La Cour supérieure établissait récemment que le registraire des entreprises du Québec (le « REQ ») n’a pas à rendre accessibles ses données dans un format qui en faciliterait l’interrogation par les citoyens ou les médias. La décision en question, rendue le 11 février dernier, Société Radio-Canada c. Registraire des entreprises (2019 QCCS 514), rejette la remise en question de la validité des modalités d’utilisation qu’impose le REQ aux usagers qui effectuent des recherches dans le Registre des entreprises du Québec (l’ancien CIDREQ), le registre gouvernemental en ligne qui répertorie les entreprises individuelles exploitées par les personnes physiques, les personnes morales, les sociétés et les fiducies qui exploitent une entreprise à caractère commercial au Québec (le « Registre »).
Comme chacun le sait, le Registre du REQ comporte une fiche sur chaque entreprise exploitée au Québec. Une fois qu’on accès à cette fiche, le Registre indique, par exemple, qui sont les actionnaires majoritaires, les administrateurs, les associés, les officiers, etc., incluant l’adresse de chaque personne. Les citoyens peuvent ainsi savoir, en cherchant dans le Registre, qui dirige telle ou telle entreprise, etc. C’est là l’un des buts principaux de l’existence du Registre : permettre à tous de comprendre qui se cache (officiellement) derrière les entreprises œuvrant au Québec.
Cela dit, malgré un moteur de recherche permettant de trouver telle ou telle entreprise dont on possède le nom (ou la raison sociale), on ne peut cependant pas effectuer n’importe quelle recherche grâce à la base de données du REQ. On ne peut pas, par exemple, interroger la base de données afin de trouver les entreprises dans lesquelles une personne donnée a des intérêts. À dessein, l’interface fournie par le REQ ne permet tout simplement pas ce genre de requête dans sa base de données.
Ce sont des membres des médias qui contestaient ici la légalité de la décision du REQ de contraindre le genre de recherche auxquelles on peut s’adonner grâce au Registre. Radio-Canada contestait ainsi devant les tribunaux la décision du REQ d’interdire aux usagers d’effectuer du regroupement d’information, notamment en fonction des noms de personnes.

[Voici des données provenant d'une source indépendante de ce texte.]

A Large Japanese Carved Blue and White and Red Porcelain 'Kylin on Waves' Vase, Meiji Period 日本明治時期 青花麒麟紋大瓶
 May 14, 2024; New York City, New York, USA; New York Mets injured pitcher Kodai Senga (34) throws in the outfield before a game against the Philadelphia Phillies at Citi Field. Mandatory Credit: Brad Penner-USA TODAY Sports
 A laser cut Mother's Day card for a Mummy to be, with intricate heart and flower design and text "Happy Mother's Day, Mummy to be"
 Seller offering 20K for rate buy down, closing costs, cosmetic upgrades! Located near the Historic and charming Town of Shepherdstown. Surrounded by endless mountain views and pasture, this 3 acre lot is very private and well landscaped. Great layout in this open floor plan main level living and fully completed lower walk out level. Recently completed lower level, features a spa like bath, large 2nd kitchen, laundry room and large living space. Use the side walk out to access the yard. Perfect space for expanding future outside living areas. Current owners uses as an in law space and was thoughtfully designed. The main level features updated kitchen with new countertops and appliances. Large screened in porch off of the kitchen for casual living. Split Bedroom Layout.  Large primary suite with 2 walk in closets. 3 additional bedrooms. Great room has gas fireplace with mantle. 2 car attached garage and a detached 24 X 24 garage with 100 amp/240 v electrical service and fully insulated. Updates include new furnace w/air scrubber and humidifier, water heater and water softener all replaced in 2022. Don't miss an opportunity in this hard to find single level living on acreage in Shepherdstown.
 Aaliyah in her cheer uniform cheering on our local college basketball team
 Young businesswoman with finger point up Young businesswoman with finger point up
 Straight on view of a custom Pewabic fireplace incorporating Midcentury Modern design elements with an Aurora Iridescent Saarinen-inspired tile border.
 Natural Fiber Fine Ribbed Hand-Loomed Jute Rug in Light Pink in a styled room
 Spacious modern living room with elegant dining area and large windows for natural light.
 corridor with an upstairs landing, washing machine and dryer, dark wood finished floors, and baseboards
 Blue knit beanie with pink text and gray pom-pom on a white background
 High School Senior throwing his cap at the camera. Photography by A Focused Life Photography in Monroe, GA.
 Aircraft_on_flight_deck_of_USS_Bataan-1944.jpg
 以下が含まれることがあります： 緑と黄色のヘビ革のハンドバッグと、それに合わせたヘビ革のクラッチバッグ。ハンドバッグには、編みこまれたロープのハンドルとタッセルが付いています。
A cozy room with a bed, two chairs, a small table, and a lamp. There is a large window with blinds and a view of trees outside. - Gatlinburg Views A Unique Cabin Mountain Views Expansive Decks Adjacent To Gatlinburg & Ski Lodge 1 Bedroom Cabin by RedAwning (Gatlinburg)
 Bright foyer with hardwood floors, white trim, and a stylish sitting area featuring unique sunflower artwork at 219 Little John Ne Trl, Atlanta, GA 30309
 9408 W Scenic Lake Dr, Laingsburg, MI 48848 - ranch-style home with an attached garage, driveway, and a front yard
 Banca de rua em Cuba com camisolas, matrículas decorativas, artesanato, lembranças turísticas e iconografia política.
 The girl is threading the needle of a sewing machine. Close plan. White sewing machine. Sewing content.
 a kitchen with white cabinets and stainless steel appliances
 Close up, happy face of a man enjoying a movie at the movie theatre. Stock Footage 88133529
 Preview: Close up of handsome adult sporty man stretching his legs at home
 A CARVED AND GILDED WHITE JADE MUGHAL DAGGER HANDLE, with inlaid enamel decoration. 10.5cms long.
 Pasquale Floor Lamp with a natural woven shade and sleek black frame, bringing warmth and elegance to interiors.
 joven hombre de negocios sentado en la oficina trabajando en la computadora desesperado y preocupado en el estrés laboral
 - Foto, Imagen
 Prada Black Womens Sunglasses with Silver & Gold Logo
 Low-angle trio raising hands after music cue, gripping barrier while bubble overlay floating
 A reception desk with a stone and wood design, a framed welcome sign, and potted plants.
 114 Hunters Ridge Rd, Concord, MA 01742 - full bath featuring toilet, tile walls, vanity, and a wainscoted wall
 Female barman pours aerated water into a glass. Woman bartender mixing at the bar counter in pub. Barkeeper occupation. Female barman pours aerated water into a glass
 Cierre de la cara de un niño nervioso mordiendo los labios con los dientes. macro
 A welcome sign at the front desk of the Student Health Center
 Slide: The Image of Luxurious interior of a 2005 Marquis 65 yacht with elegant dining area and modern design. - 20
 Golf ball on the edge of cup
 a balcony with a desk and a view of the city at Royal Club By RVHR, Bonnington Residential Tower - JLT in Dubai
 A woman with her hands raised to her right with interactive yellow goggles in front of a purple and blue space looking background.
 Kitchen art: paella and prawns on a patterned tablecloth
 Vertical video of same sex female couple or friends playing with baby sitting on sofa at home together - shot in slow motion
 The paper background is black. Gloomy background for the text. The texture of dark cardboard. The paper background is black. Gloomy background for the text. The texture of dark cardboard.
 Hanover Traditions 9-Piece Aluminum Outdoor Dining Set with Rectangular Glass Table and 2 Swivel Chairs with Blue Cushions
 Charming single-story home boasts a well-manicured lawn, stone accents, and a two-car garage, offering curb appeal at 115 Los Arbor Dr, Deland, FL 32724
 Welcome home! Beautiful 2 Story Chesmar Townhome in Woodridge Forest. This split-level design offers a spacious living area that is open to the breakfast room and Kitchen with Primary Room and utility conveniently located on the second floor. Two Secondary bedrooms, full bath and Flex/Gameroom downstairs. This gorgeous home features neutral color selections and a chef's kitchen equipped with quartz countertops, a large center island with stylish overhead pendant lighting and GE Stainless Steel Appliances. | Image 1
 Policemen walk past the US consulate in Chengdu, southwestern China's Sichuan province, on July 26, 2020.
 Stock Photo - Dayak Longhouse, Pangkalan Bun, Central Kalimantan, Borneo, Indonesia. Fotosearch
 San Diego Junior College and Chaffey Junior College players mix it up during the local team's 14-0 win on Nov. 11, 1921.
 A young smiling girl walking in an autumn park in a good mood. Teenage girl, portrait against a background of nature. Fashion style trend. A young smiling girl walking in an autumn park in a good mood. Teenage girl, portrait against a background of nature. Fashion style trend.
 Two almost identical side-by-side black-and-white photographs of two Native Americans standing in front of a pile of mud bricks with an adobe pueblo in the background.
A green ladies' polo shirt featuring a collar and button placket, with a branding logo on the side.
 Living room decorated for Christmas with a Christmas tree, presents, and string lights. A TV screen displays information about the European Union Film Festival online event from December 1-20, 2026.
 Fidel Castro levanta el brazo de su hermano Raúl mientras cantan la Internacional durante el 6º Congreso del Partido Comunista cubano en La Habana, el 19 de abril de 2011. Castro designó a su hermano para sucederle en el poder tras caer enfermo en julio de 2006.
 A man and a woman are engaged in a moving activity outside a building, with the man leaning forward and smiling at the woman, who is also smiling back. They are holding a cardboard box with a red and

Les médias se plaignent notamment de ne pouvoir chercher les noms d’individus pour connaître toutes les entreprises avec lesquelles ceux-ci ont un lien. Pour Radio-Canada, une telle contrainte va à l’encontre du devoir du REQ de voir à disséminer le plus possible les renseignements touchant nos entreprises, dans un but de transparence de l’État et des entreprises auxquelles il permet de faire affaire au Québec.
Malheureusement pour Radio-Canada, le tribunal conclut ici que la limite qu’a sciemment placée le REQ sur ce qu’on peut effectuer comme recherche dans son Registre s’avère conforme aux devoirs du REQ. De telles restrictions aux fonctions de recherche existent pour une raison qui dépasse de beaucoup le bon vouloir du REQ. En fait, juridiquement, la C.S. souligne que, compte tenu des renseignements personnels imbriqués dans le Registre, l’article 24 de la Loi concernant le cadre juridique des technologies de l’information (la « LCCJTI ») oblige le REQ à mettre en œuvre des moyens technologiques appropriés afin de restreindre l’utilisation de fonctions de recherche trop avancées ou puissantes dans son Registre. Certes, permettre certaines recherches est approprié, compte tenu de la finalité pour laquelle le Registre a été créé et est exploité. Par contre, la présence de renseignements personnels dans le registre impose un certain devoir de retenue au REQ quant à ce qu’il rend public et à sa façon de le rendre public.
La Loi sur la publicité des entreprises (la « LPE »), refondue en 2010, exige l’immatriculation des entreprises exploitées au Québec, et cette immatriculation entraîne inévitablement l’inclusion de renseignements personnels dans le Registre. Au moment de la refonte de la LPE, le législateur avait considéré le problème soulevé ici et choisi de ne pas faire du registre du REQ un moteur de recherche dans lequel on pourrait farfouiller dans tous les sens et de toutes les façons comme on peut le faire è l’aide de Google, par exemple. Si le Registre ne permet pas le croisement de données en fonction du nom d’un individu, c’est à dessein. Les gens n’ont pas le choix de fournir les renseignements exigés par nos règles en matière d’entreprises; nous avons donc pris une décision collective de continuer à protéger au moins un peu ces renseignements, même une fois qu’ils sont versés dans le Registre. En conclusion, non, le REQ n’a pas à faire de son Registre un véritable moteur de recherche ni à remettre une copie des données à ceux qui en feraient la demande afin que ceux-ci puissent mettre une base de données bonifiées (permettant toutes les recherches et les croisements) en ligne. Juridiquement, la décision du REQ de protéger ses données tient la route, n’en déplaise aux médias.